Former constables sue sheriff alleging protected speech violation
Two former constables recently filed a federal lawsuit alleging their former supervisor, Lycoming County Sheriff Mark Lusk, violated their constitutional right to free speech.
Two other cases are in the county court. They include a declaratory judgment pending from a judge that may set case law for constables.
A hearing on the cases in county court is scheduled Monday to add $600,000 in damages to the claim.
Chad Riley and Mark Phillips filed a First Amendment retaliation allegation in late June against Lusk in U.S. Middle District Court.
Riley’s attorney, Mary Kilgus, filed opposition of the defendant’s motion to dismiss the case.
Lusk was not in his office when a spokeswoman was reached by telephone Wednesday for comment.
Riley and Phillips allege Lusk terminated their employment for protected speech.
The incident began from a federal perspective as Riley ran for county sheriff in January 2017, court papers said.
Phillips, and several other constables, helped Riley in his campaign by getting signatures, mailing brochures and other activities.

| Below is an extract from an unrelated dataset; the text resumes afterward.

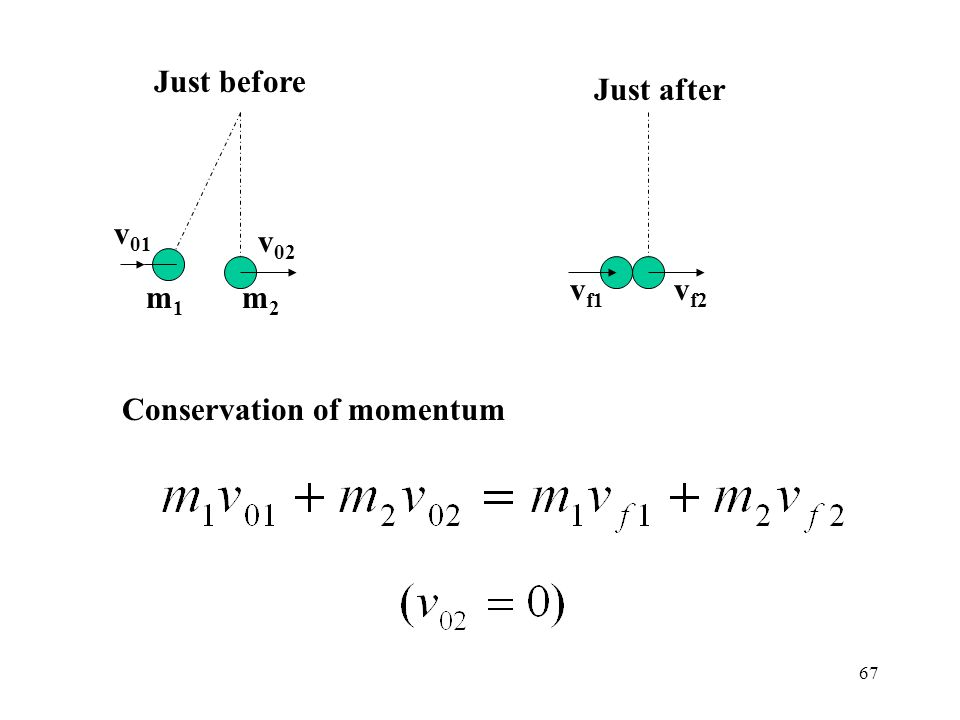 Just before Just after v01 v02 vf1 vf2 m1 m2 Conservation of momentum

When Lusk prevailed in the primary election, the sheriff’s office said “their services were no longer needed,” according to court papers.
During the campaign, Lusk allegedly harassed Riley by using his capacity as sheriff to try to intimidate, including by getting the Lycoming County Republican Party to file a private criminal complaint with the district attorney against Riley for election violations, papers said.
District Judge Christian Frey continued to give Riley and Phillips work, but told Riley that he was being continually harassed by the sheriff’s office not to use them, papers said.
Riley and Phillips claim that political speech is protected under the First Amendment and that firing them was retaliation.
Protected speech was the substantial and motivating factor behind the defendant’s choice to terminate the services of the constables, court documents said.
The constables also filed a claim of defamation of character which was done during discovery in the declaratory judgment lawsuit.
They allege Lusk has prevented them from getting work.
In all, they are seeking $2.2 million in lost wages and damages.